> [Data lines]:

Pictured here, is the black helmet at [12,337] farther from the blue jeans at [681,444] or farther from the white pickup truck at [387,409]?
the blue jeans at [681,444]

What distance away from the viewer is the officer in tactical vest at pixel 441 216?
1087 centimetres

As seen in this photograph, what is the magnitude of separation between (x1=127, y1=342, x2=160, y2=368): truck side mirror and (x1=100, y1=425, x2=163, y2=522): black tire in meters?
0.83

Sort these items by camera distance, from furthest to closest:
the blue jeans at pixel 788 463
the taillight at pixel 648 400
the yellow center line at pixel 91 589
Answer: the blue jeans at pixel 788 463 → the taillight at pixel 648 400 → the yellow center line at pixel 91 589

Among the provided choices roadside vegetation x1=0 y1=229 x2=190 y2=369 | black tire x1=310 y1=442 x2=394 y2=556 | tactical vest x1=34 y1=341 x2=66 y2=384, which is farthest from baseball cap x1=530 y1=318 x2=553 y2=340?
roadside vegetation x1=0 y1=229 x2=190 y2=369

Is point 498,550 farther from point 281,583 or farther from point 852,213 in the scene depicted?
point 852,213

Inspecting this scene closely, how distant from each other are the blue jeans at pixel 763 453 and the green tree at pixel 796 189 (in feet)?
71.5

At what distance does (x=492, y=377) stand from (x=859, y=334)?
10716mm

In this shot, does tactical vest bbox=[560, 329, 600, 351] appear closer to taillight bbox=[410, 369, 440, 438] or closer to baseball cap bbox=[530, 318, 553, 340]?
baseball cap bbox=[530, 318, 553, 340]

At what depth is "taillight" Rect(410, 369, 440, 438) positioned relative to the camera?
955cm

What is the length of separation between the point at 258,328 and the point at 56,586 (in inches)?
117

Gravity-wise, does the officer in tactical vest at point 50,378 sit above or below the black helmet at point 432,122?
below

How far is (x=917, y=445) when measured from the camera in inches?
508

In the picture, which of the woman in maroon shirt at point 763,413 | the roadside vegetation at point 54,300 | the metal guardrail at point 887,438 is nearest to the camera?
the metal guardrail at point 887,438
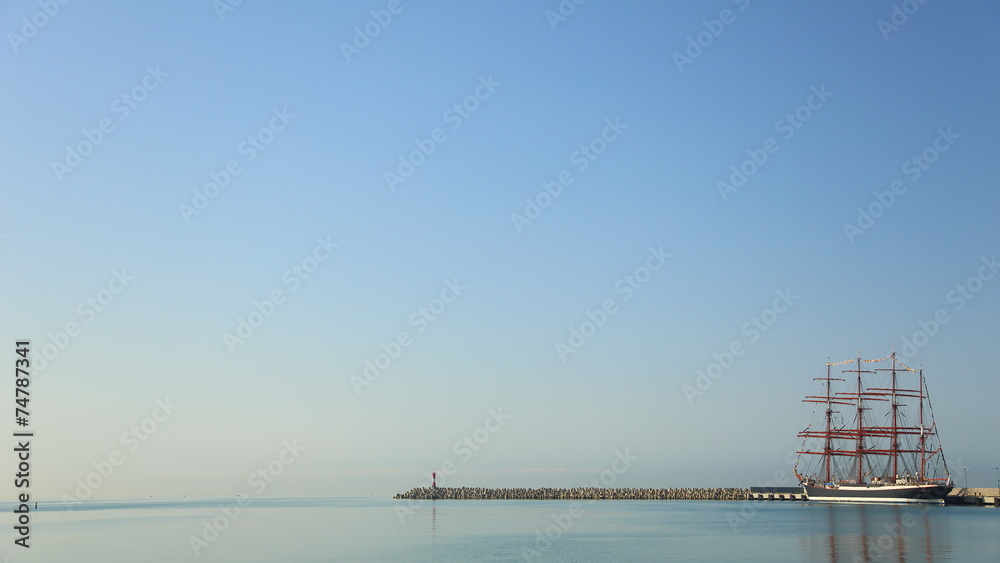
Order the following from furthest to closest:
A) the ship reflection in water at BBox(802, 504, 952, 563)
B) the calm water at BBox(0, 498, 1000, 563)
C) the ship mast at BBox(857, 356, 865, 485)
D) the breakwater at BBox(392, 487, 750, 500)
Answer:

> [Goal]: Repeat the listing verbatim. Skip the pictures.

> [Result]:
Pictured here, is the black helmet at [12,337] farther from the blue jeans at [681,444] or farther from the white pickup truck at [387,409]?
the blue jeans at [681,444]

What distance away from the viewer is the officer in tactical vest at pixel 441 216?
1087 centimetres

As seen in this photograph, what is the magnitude of separation between (x1=127, y1=342, x2=160, y2=368): truck side mirror and (x1=100, y1=425, x2=163, y2=522): black tire in meters?
0.83

Sort these items by camera distance, from furthest to closest:
the blue jeans at pixel 788 463
the taillight at pixel 648 400
the yellow center line at pixel 91 589
Answer: the blue jeans at pixel 788 463 → the taillight at pixel 648 400 → the yellow center line at pixel 91 589

Among the provided choices roadside vegetation x1=0 y1=229 x2=190 y2=369 | black tire x1=310 y1=442 x2=394 y2=556 | tactical vest x1=34 y1=341 x2=66 y2=384, which is farthest from baseball cap x1=530 y1=318 x2=553 y2=340?
roadside vegetation x1=0 y1=229 x2=190 y2=369

Is point 498,550 farther from point 281,583 or farther from point 852,213 in the scene depicted?
point 852,213

Inspecting this scene closely, how distant from each other are the blue jeans at pixel 763 453 and the green tree at pixel 796 189 (in feet)?
71.5

At what distance does (x=492, y=377) stand from (x=859, y=334)?
10716mm

In this shot, does tactical vest bbox=[560, 329, 600, 351] appear closer to taillight bbox=[410, 369, 440, 438] or closer to baseball cap bbox=[530, 318, 553, 340]?
baseball cap bbox=[530, 318, 553, 340]

At what depth is "taillight" Rect(410, 369, 440, 438) positioned relative to the camera?
955cm

What is the length of separation between the point at 258,328 and the point at 56,586 (in inches)?
117

Gravity-wise, does the officer in tactical vest at point 50,378 sit above or below the black helmet at point 432,122?
below

How far is (x=917, y=445) when measured from the camera in inches?
508

In the picture, which of the woman in maroon shirt at point 763,413 | the roadside vegetation at point 54,300 | the metal guardrail at point 887,438 is nearest to the camera?
the metal guardrail at point 887,438
Order the following from furthest to closest:
A) the ship reflection in water at BBox(802, 504, 952, 563)
B) the calm water at BBox(0, 498, 1000, 563)
C) the ship mast at BBox(857, 356, 865, 485)
D) the breakwater at BBox(392, 487, 750, 500)
Answer:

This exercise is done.